* [Requirement 1]: Which people are named in the article about Pep Guardiola and Manchester City? List each one.
* [Requirement 2]: Reproduce the passage of the Pep Guardiola article from "Soccer Football - Premier" to "FOR FURTHER DETAILS..".
* [Requirement 3]: In the article about Pep Guardiola, how many late goals did Manchester City need to take a point?

* [Extract provided]:
>> start
The signs Pep Guardiola is thinking about life after Man City

In the spirit of a result that bore little relation to the data we might be excused a speculative punt regarding the meaning of it all. Was this some kind of cosmic intervention, perhaps a godlike arm reaching down from Delphi to nudge the title and Pep Guardiola away from Manchester?

Any who switched to the snooker at half-time would have been baffled by a finale that required Manchester City to score twice late on to take a point from a contest they dominated.

The absence of jeopardy was marked during a supine first half of Evertonian survivalism which revived the crushing sense of inevitably that accompanied City’s peak Pep period.

That this evolving iteration of the Guardiola model can throw up results like this from a seemingly impregnable position begs the question: is something seismic upon us?

Soccer Football - Premier League - Everton v Manchester City - Hill Dickinson Stadium, Liverpool, Britain - May 4, 2026 Manchester City manager Pep Guardiola with Everton manager David Moyes after the match REUTERS/Scott Heppell EDITORIAL USE ONLY. NO USE WITH UNAUTHORIZED AUDIO, VIDEO, DATA, FIXTURE LISTS, CLUB/LEAGUE LOGOS OR 'LIVE' SERVICES. ONLINE IN-MATCH USE LIMITED TO 120 IMAGES, NO VIDEO EMULATION. NO USE IN BETTING, GAMES OR SINGLE CLUB/LEAGUE/PLAYER PUBLICATIONS. PLEASE CONTACT YOUR ACCOUNT REPRESENTATIVE FOR FURTHER DETAILS..
Guardiola is yet to address his future beyond this season (Photo: Reuters)
>> end
* [Given information]:
>> start
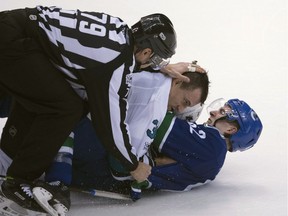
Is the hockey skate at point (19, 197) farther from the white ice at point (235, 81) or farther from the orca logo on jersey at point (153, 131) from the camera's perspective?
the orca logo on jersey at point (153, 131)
>> end
* [Complete output 1]: Pep Guardiola, David Moyes, Scott Heppell

* [Complete output 2]:
Soccer Football - Premier League - Everton v Manchester City - Hill Dickinson Stadium, Liverpool, Britain - May 4, 2026 Manchester City manager Pep Guardiola with Everton manager David Moyes after the match REUTERS/Scott Heppell EDITORIAL USE ONLY. NO USE WITH UNAUTHORIZED AUDIO, VIDEO, DATA, FIXTURE LISTS, CLUB/LEAGUE LOGOS OR 'LIVE' SERVICES. ONLINE IN-MATCH USE LIMITED TO 120 IMAGES, NO VIDEO EMULATION. NO USE IN BETTING, GAMES OR SINGLE CLUB/LEAGUE/PLAYER PUBLICATIONS. PLEASE CONTACT YOUR ACCOUNT REPRESENTATIVE FOR FURTHER DETAILS..

* [Complete output 3]: Two.